We are in a society that is riddled with drugs, and we are having terrible problems. I wish to say something in the short period I have remaining about medicinal drugs, because that is another terrible story. One may imagine that there are a huge number of hard drug addicts, but there are 400,000 addicts of medicinal drugs. Those people have gone along in good faith to their doctors for treatment. I do not blame the doctors, but I very much blame the pushers in the drug companies who make money out of those drugs.

We had a terrible period in this country when benzodiazepines were prescribed like smarties to people who found that they developed a life-long addiction. We already prescribe such drugs on the national health service, and we should also look at a drug which causes twice as many deaths as heroin each year—paracetemol. The Minister should look the next time he goes to a chemist or in his medicine cupboard at the warning for that drug. One needs to take very few of them before it is a fatal dose, and that drug occurs in 50 different guises in some very popular drugs.

It is a killer on a massive scale. If 200 people died in an accident in this city, there would be a major inquiry and we would be very worried. But that is the number who die every year from paracetamol, and the total who die from either accidental or deliberate overdoses of prescribed drugs is 2,000 a year.
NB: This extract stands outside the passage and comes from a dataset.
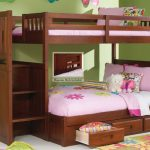 Girls Bunk Bed Twin Over Full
We must decide whether the drugs that we take are necessary, and that strikes at the core of our relationship with drugs and at the problems in our society. I believe that we must hit at the drug trade by hitting at the drug market. The last thing which is required is the line that the Government have taken. In order to get some spurious transitory popularity, they posture as hard men who will crack down on the drug trade. What they did was to produce a proposal—I believe it is now a law—to multiply the fine for possession of cannabis fivefold. That was denounced not merely by the people who take drugs or people involved in drugs but by the magistrates, the police and everyone. They all said that it was a daft idea.
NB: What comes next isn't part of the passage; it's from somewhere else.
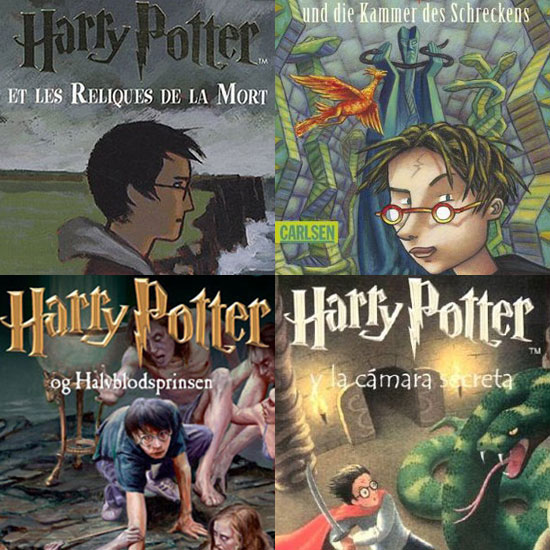 Harry Potter Book Covers From Around The World ~ Harry potter international book covers popsugar tech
If anyone were foolish enough to impose such a fine, it would simply mean that the user of the drug had to commit more crime to pay the fine. The police throughout the country virtually do not fine or arrest anyone for possession of cannabis for personal use. That is the line taken by my police authority and many others. The police are turning against the law and not enforcing it. Only in certain areas are people arrested for use of cannabis. The Government increased the fine to make a vacuous political point.
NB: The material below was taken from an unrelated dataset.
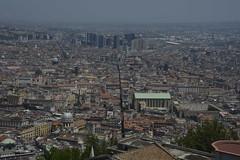 Verso il futuro 0.o / Future direction (Loredana Consoli) Tags: napoli spaccanapoli city citt dallalto oldnew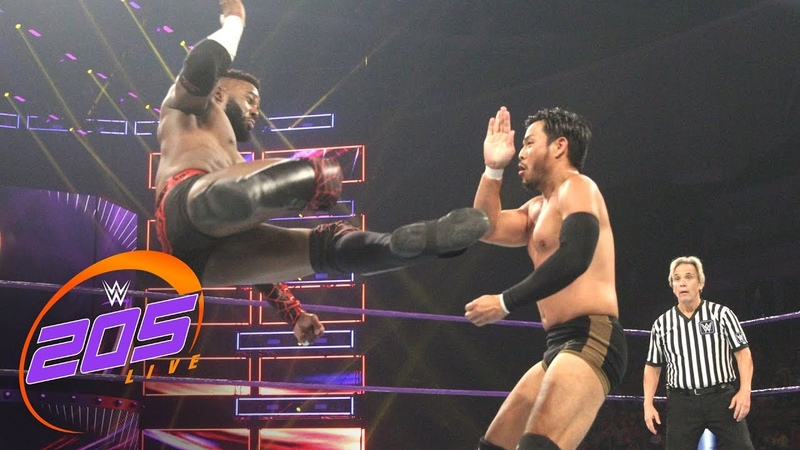 Cedric Alexander vs. Hideo Itami - WWE Cruiserweight Championship Match: WWE 205 Live, July 10, 2018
I wish that the Government would look anew at the whole range of this massive problem. I wish that they would look at our relationship with drugs. We are a society which has become deeply dependent on drugs. We expect that there should be an answer for every sorrow that we feel, every bereavement, every pain and every moment of boredom. We reach for the box of pills and expect an answer there. We have forgotten that it is inevitable in the human condition that we suffer pain, boredom and bereavement. All we do by taking drugs is postpone that pain, often at terrible cost.

I urge the Government to take action now to set up a royal commission that can consider drug use in the great detail that is necessary and, in the end, liberate millions of our people from drug dependency.

2.16 pm
The Minister of State, Home Office (Mr. David Maclean)

Let me first pay the hon. Member for Newport, West (Mr. Flynn) the compliment of saying that I know that he takes considerable interest in drug issues. It is a pity that he has not got himself better briefed on the facts of the case. Although we may differ in our approach to tackling the drugs problem, he and the rest of the House will agree when I say that drug misuse is one of the most serious problems which face our society. However, I must say, in all honesty, that some of the sentiments that the hon. Gentleman expressed were absolute tosh. I shall come to them in a moment.

The drugs problem has many different facets, each of which has to be tackled in its own way. First, drug misuse is a serious health problem. Addiction can have dangerous physical effects. Drug-taking can, and all too often does, lead to death. We have a responsibility to current and future generations of young people to try to change their attitude to behaviour which can have such devastating physical consequences.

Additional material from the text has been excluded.